"Je vois des gens qui sont morts". On se rappelle tous de cette réplique du troisième long-métrage - mais premier film américain, et premier immense succès planétaire - du cinéaste d'origine indienne M Night Shyamalan : Sixième Sens. Prononcée par Cole (Haley Joel Osment), gamin sévèrement tourmenté, à l'adresse du docteur qui l'accompagne (Bruce Willis) cette ligne de dialogue représente, par ce qu'elle implique en fin de métrage, l'un des plus grands "twist ending" (retournement de situation) du cinéma des années 90.
>> Mais c'est quoi ce film d'horreur hyper dérangeant (et français !) qui a triomphé à Cannes ? <<
Un twist ending, c'est cette fin inattendue, censée renverser le public et faire imploser son cerveau. Comme la révélation de l'identité du tueur dans Scream, celle du machiavélique Keyser Soze dans Usual Suspect, la résolution tragique de Shutter Island, bref, on connaît... Point commun entre Sixième Sens et tous ces noms ? Le film est si bon que, même si l'on connaît le fin mot de l'histoire, le revoir est un plaisir. Et n'hésitez pas à expérimenter la chose : Sixième Sens est disponible gratuitement en streaming sur la plateforme de francetv. Il suffit de s'inscrire (gratuitement) et de se rendre sur cette page.
Une sympathique façon de renouer avec une fiction qui a su traumatiser son temps.
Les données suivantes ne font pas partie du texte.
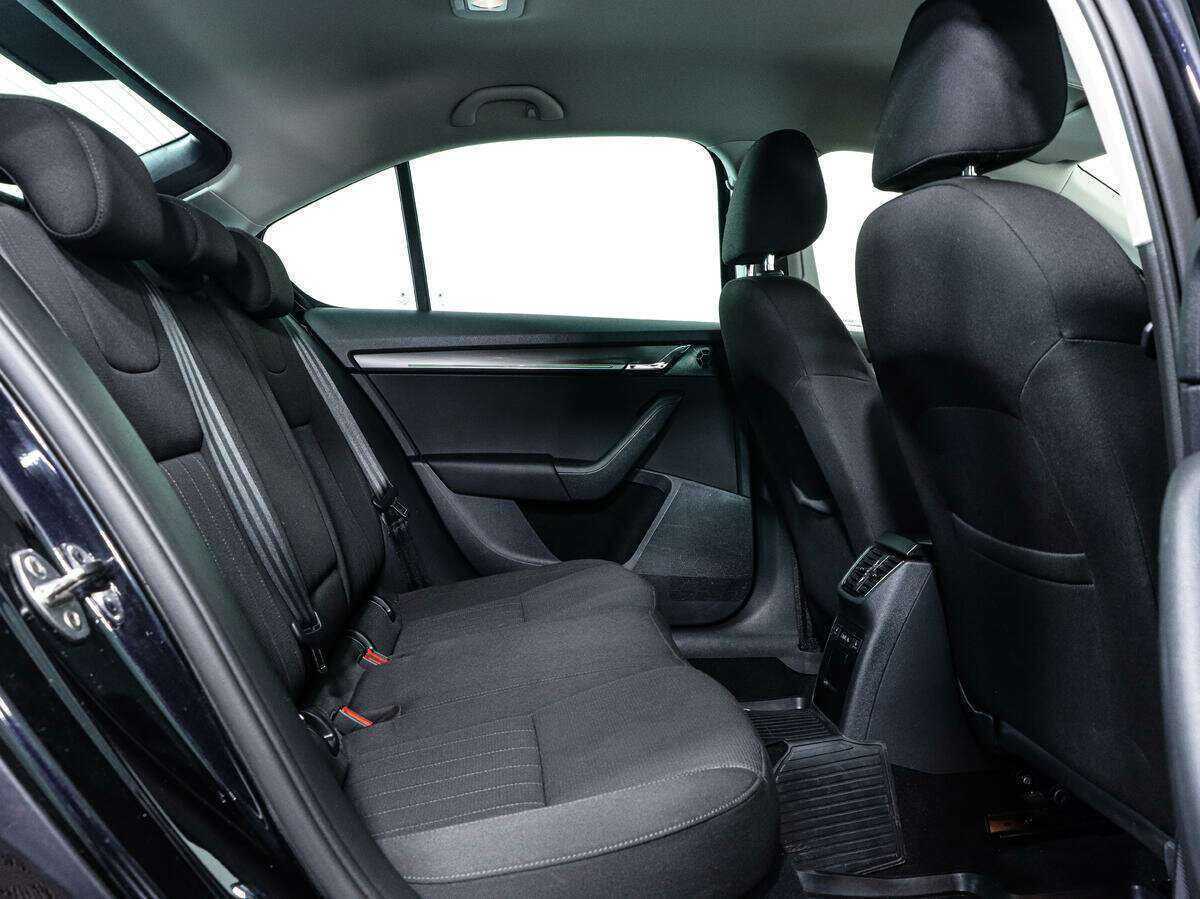 Skoda Octavia, 2019 Фото №17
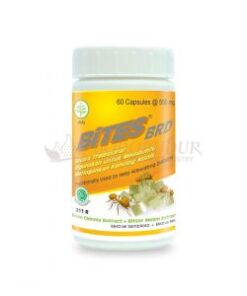 Produsen/Distributor/Supplier/Penyedia/Jual BRD BITES 60 KAPSUL || POM TR 102 310 561i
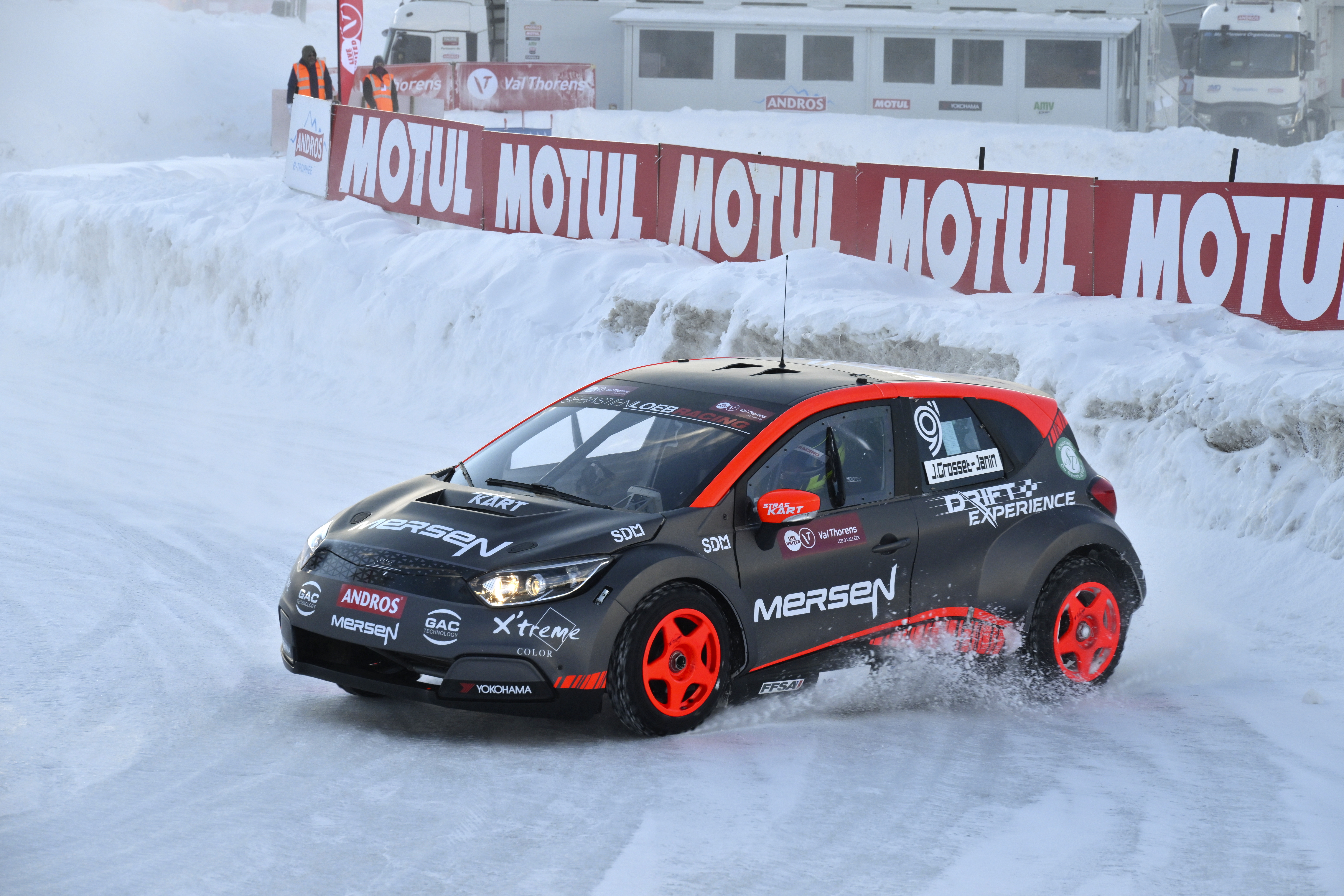 E-trophée Andros VIP Experience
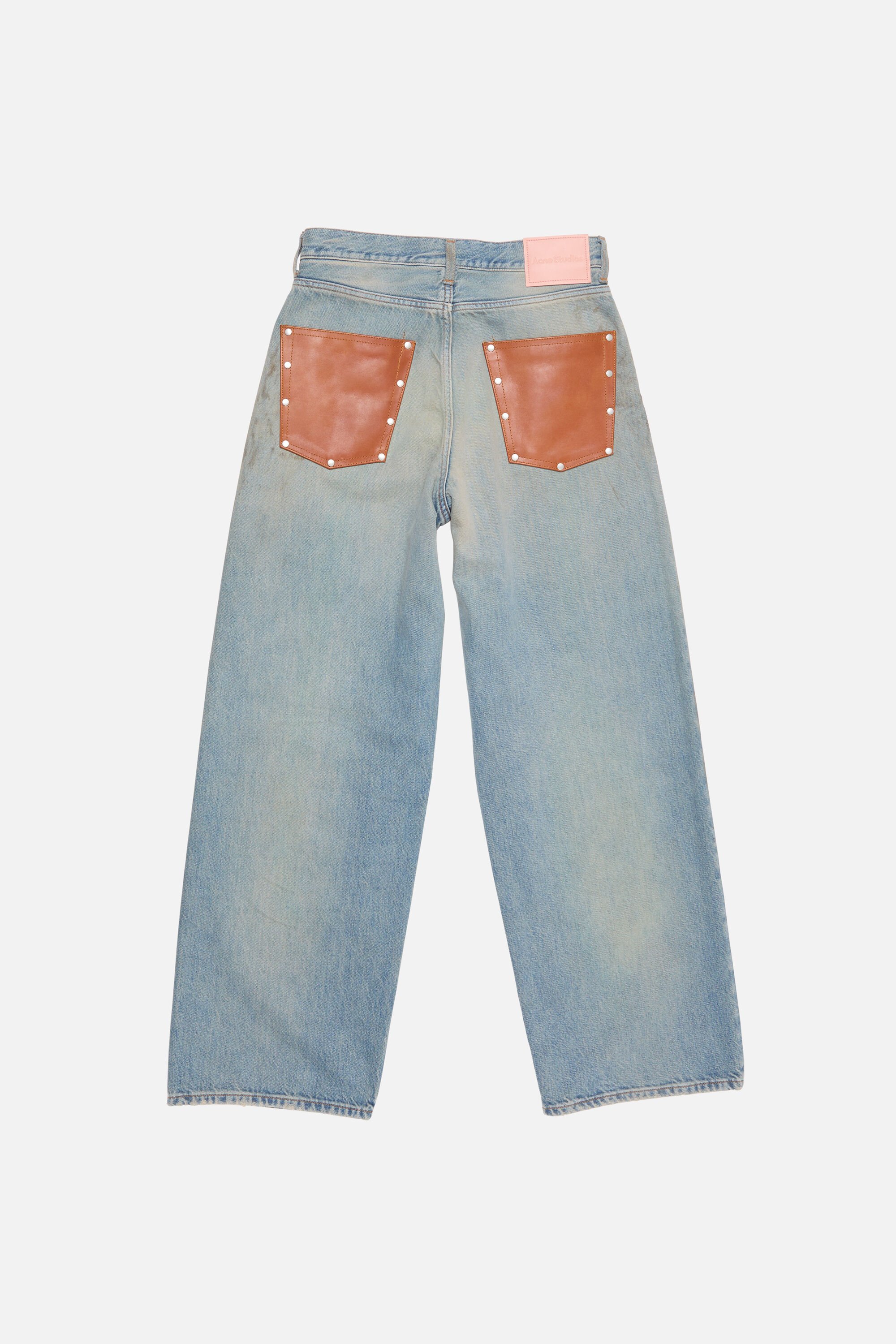 Acne Studios - Loose fit jeans - 1981 - Mid Blue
Pourquoi donc ? Petites piqûres de rappel pour la forme...
Comme détaillé plus haut, Sixième Sens n'est pas un premier film - Shyamalan en était déjà à deux longs métrages au compteur, sortis au sein de sa contrée d'origine - mais il en a tout l'air. Car les obsessions de son auteur, celui de Signes, Le village, The visit et autres Split, s'y dévoilent déjà. Par exemple ?
En vrac : goût du suspense et de sa mise en scène élaborée directement hérité du cinéma d'Alfred Hitchcock - auquel Shyamalan emprunte le gimmick d'apparaître en mode caméo dans tous ses films - jeux constants entre le réel et le surnaturel (une belle définition du fantastique : quelque chose vient perturber l'ordre naturel du quotidien), empathie pour des personnages vulnérables et influençables, minimalisme dans les effets cependant synonyme d'une trouille amplifiée... Un tour de force.
C'est parce qu'il impose directement les bases de l'univers d'un maestro du genre que Sixième Sens compte autant. Egalement, car il est indissociable de l'une des plus belles années du septième art. En 1999, le public vient se prendre la baffe Sixième Sens en pleine face au sein d'une année où s'alignent Fight Club, Matrix, Virgin Suicides, Magnolia, Eyes Wide Shut, Toy Story, La menace fantôme, American Beauty... N'en jetez plus.
C'est une année magique que celle qui nous annonce une future décennie, les années 2000, en clôturant une décade extrêmement riche en révélations : David Fincher, les Wachowski, Quentin Tarantino, Paul Thomas Anderson, James Gray, Steven Soderbergh... Et donc, M Night Shyamalan, Manoj Nelliyattu Shyamalan de son nom complet, qui avec Sixième Sens récoltera deux nominations aux Oscars. Bien mérité.
On s'y replonge avec nostalgie alors que le prochain long du maître est prévu pour le 2 août. L'histoire ? Un père de famille est bloqué à un concert avec sa fille alors qu'un tueur est traqué dans la salle. Mais si le tueur... C'était lui ? Le pitch est dingue, ça s'appelle Trap, et on s'impatiente de le découvrir.